This book is a mentalite’ about an impassioned secessionist named Beverly Tucker, a professor of law at the College of William and Mary, a Virginian who called on separation from the north in 1850. Tucker was a lone voice in a sea of those willing and wanting compromise rather than secession in 1850. According to the author, most historians who research or read of Tucker label him a southern eccentric. Brugger claims that Tucker was a man who passed on the ideas of secession to his fellow southerners along with the belief in states rights during the antebellum period long before it was popular. The author will also claim a very strong influence placed upon his former pupils who carried the banner of secession and states rights to the secession convention in Virginia in 1861. These young men were called to carry this banner because of Tuckers’ direct impact upon them in the classroom. Tucker would profess to them, “ before any other colony had declared independence in 1776, old Virginias voice of defiance was always ringing in the tyrants ears; hers was the cry that summoned him to the strife; hers was the shout that invited his vengeance.”
Tucker belonged to a disunionist group and the author’s research shows how the underground party developed and how such a group saw secession coming, and how they tried to hasten its arrival. Using editorials, newspaper articles, editorial pamphlets, lecterns of the class rooms, and trying to form a southern rights party these members along with Tucker would persuade others and shape the outcome of the secession movement. He was also instrumental justifying the proslavery argument of the south.

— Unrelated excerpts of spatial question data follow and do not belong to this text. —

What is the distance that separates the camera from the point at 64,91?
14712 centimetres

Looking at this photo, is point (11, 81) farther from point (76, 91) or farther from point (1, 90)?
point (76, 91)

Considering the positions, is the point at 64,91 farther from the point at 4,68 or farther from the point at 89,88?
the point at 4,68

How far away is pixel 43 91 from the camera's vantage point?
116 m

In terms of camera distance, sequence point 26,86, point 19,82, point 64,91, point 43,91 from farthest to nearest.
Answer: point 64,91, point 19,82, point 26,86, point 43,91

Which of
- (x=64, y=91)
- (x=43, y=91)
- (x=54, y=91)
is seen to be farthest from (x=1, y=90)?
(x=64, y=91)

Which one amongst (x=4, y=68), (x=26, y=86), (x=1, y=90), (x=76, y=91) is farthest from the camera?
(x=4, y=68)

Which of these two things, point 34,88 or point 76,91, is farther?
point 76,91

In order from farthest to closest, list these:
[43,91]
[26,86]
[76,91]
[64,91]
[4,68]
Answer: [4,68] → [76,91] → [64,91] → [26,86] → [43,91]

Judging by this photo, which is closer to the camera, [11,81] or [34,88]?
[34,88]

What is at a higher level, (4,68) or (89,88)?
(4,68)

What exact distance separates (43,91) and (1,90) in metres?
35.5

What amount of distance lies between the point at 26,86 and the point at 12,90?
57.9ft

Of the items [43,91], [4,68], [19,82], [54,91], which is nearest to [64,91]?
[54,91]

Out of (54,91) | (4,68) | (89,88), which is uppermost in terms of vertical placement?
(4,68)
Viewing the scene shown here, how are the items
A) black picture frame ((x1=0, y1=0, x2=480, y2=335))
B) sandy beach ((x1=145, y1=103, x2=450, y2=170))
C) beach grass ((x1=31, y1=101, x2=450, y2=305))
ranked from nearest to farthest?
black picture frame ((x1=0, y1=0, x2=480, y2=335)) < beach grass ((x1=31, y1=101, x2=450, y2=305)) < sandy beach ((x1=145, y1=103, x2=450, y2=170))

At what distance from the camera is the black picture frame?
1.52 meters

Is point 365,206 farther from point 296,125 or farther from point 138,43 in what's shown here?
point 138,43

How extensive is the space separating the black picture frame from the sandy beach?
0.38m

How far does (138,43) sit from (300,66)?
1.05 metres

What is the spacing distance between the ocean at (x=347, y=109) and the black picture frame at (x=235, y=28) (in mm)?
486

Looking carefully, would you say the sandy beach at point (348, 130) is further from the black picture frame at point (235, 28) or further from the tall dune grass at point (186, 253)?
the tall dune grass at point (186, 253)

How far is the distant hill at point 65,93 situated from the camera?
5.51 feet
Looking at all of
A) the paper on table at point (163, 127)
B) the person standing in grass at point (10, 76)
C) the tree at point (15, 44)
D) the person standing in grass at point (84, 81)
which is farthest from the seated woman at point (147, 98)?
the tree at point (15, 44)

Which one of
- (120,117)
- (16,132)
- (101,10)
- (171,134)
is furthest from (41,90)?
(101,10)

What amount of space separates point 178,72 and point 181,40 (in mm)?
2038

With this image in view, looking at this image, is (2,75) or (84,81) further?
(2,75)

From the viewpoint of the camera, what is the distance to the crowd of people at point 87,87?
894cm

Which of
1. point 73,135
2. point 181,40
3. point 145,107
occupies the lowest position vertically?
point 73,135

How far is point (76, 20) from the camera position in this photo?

Brugger allows the reader to conceptualize the changing patterns of southern thought and philosophies of the nineteenth century in this study of Tucker. This microscopic story of one man in the right place and time, tells how a seed is planted and nourished into full bloom, the seed of secession and the growth of states rights, which lead to inevitable war. Using this character, Brugger will show how the moral changes in the southern manner of daily political and social life changed from the Revolution to the Civil War.
This is an in-depth biography of Tucker and his family. The author details many important facets in the subjects’ life, which shape Tuckers opinions about family relationships, politics, education, ethics, and most importantly southern philosophies. Tucker, influenced by the Scottish realist philosophers, rather than by the skepticism of David Hume or mysticism of Immanuel Kant led him to adopt the ideas of “ natural realism”. This Scottish realism taught non-dependence and Tucker used this to define his independence from family and those of a Federal government. He would struggle to bring about a crisis in order to cleanse the Virginia he loved, which in his mind must be separate from the Union. He became a tragic figure in history and never led the radical restoration as the messiah of the southern rights. His desires for change were viewed as extreme by many southern men and many labeled him merely a mad man, especially those Democrat’s in office who compromised during 1850.
This book is an extremely detailed and well-written account. It is exciting to read and holds within it a snapshot to those southern extremists who shaped the views cultivated into a regular practice in southern society before the Civil War and after.